Lo que yo no entendía y me tenía un tanto inquieta era la facilidad con que últimamente tantas personas empleaban la expresión «mataría por». Sonia la había utilizado, con una gran sonrisa, la noche anterior a la muerte de Olivia. También Pedro Fuguet había proclamado algo parecido al dirigirse a mí momentos antes de desembarcar del Sparkling Cyanide, y ahora Kardam afirmaba otro tanto de doña Cristina y también de sí mismo.
– Debió de ser muy duro para ella -dije sin saber qué comentar a continuación-. Para alguien tan fuerte como doña Cristina, me refiero. A la gente con un temple fuera de lo común le cuesta mucho comprender las debilidades de los otros, más aún si se trata de alguien muy cercano y querido. Y más difícil todavía es, pienso yo, entender que, como consecuencia de lo ocurrido, esa persona se enamore de alguien que no es ideal para ella -añadí consciente de que estaba pisando terreno resbaladizo.
Kardam podía muy bien sentirse ofendido por mis palabras y dar por terminada nuestra conversación, pero una vez más me sorprendió su respuesta.

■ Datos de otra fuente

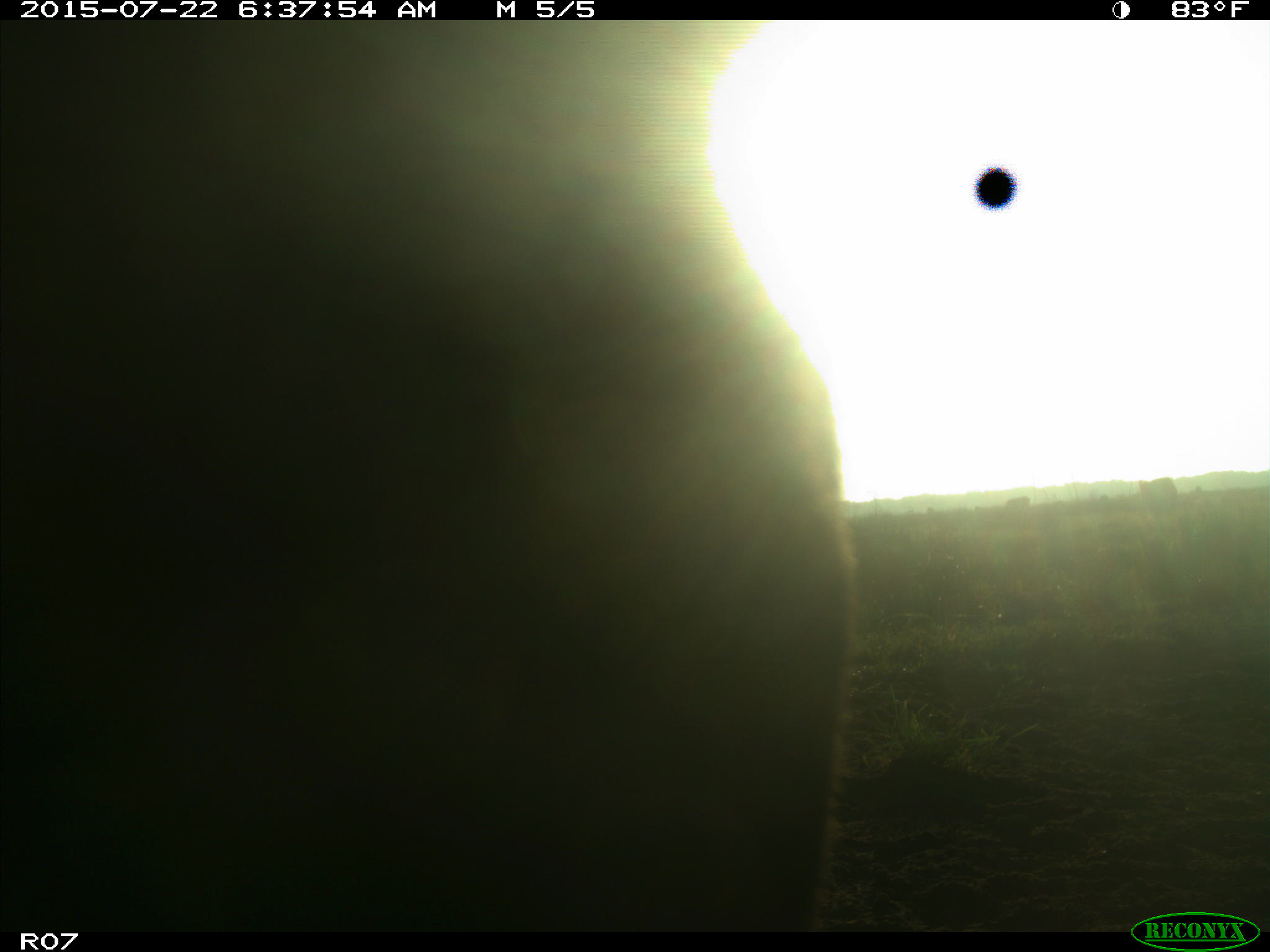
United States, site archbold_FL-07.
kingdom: Animalia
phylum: Chordata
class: Mammalia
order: Artiodactyla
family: Bovidae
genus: Bos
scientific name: Bos taurus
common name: domestic cow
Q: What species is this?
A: Bos taurus (domestic cow).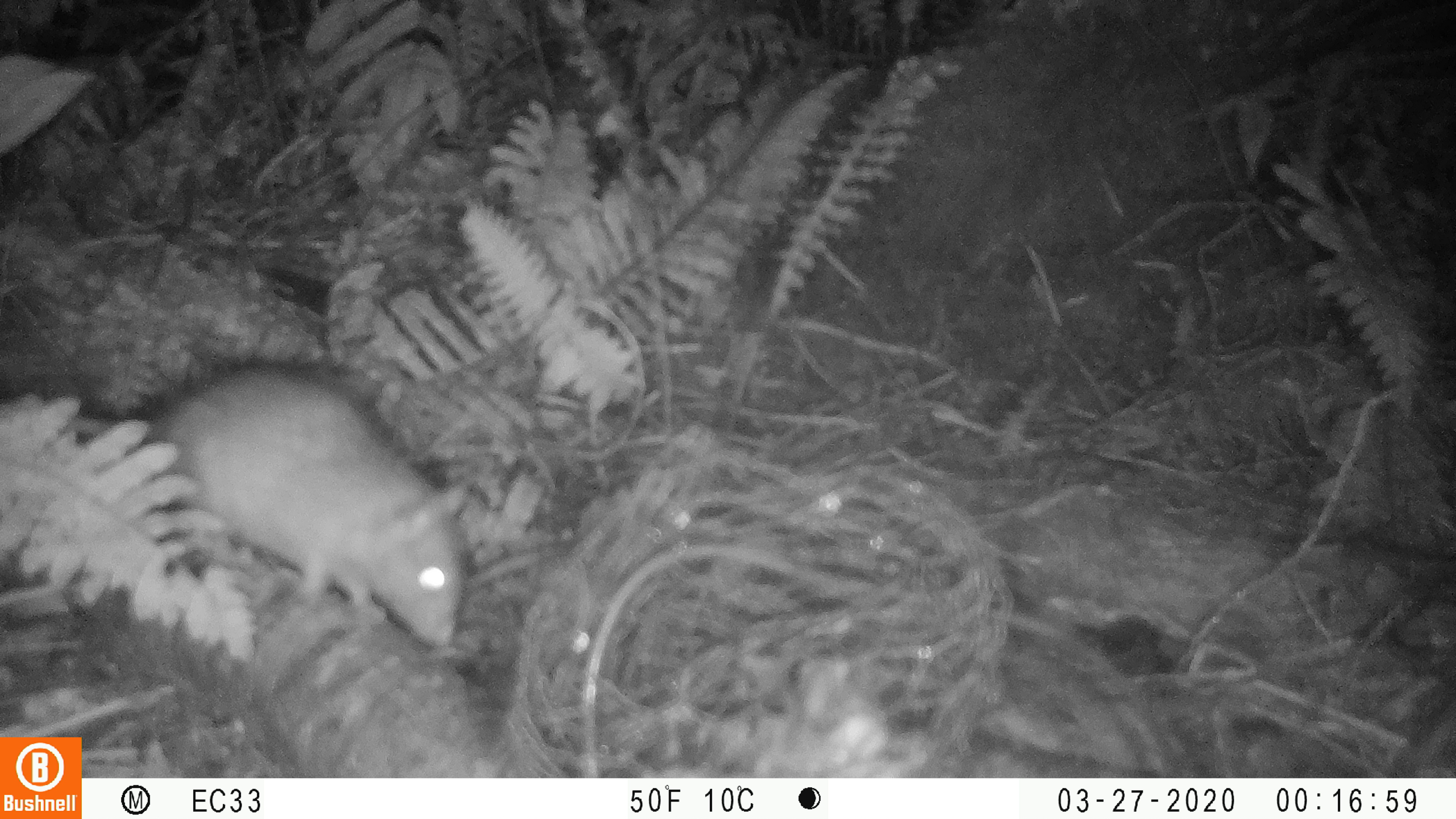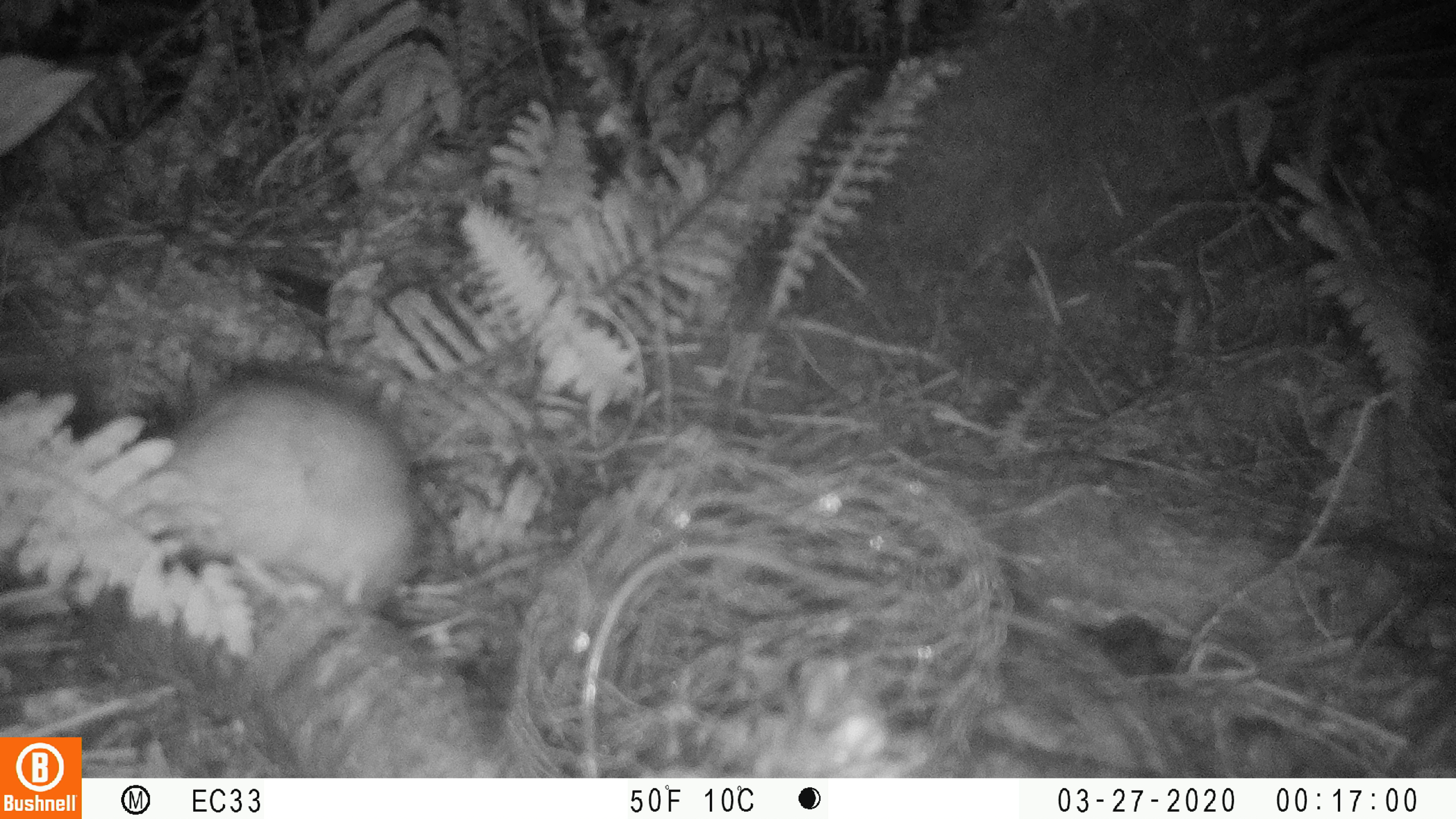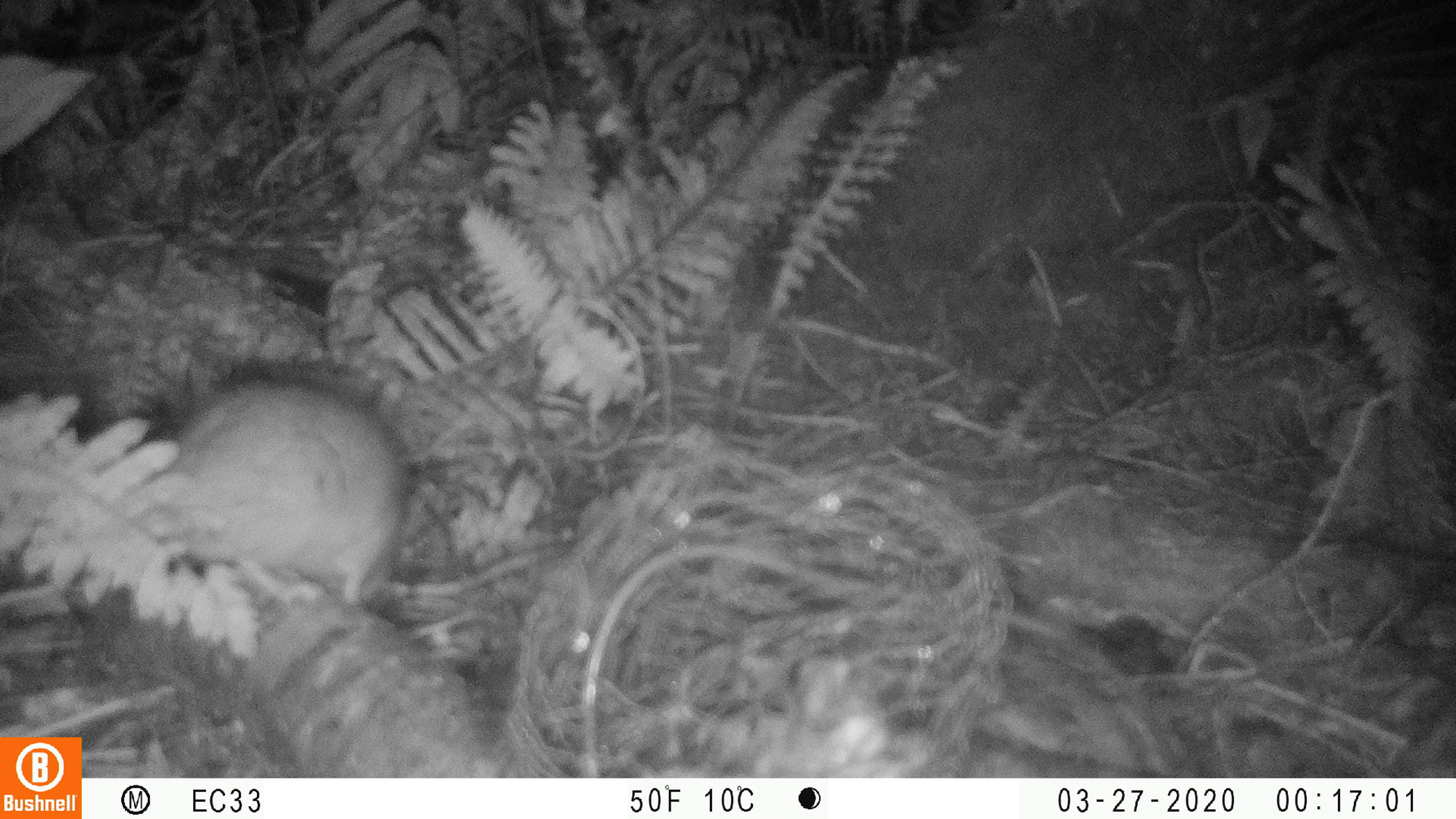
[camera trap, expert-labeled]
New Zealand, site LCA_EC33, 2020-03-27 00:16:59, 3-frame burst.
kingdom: Animalia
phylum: Chordata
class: Mammalia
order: Rodentia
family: Muridae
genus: Rattus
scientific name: Rattus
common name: rat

– Ella sabe -dijo y me miró fijamente, supongo que para comprobar mi reacción a sus palabras-. No lo dirá nunca pero es así. Me refiero a que conoce todos los defectos de su hija, también lo que es capaz de hacer y lo que no. Por eso comprende que, después de lo ocurrido con Sonia, ésta eligiera a un perro callejero como yo -añadió con un guiño casi imperceptible de sus ojos tan negros-. En realidad, doña Cristina entiende todo excepto una cosa, esa gilipollez de la compensación emocional.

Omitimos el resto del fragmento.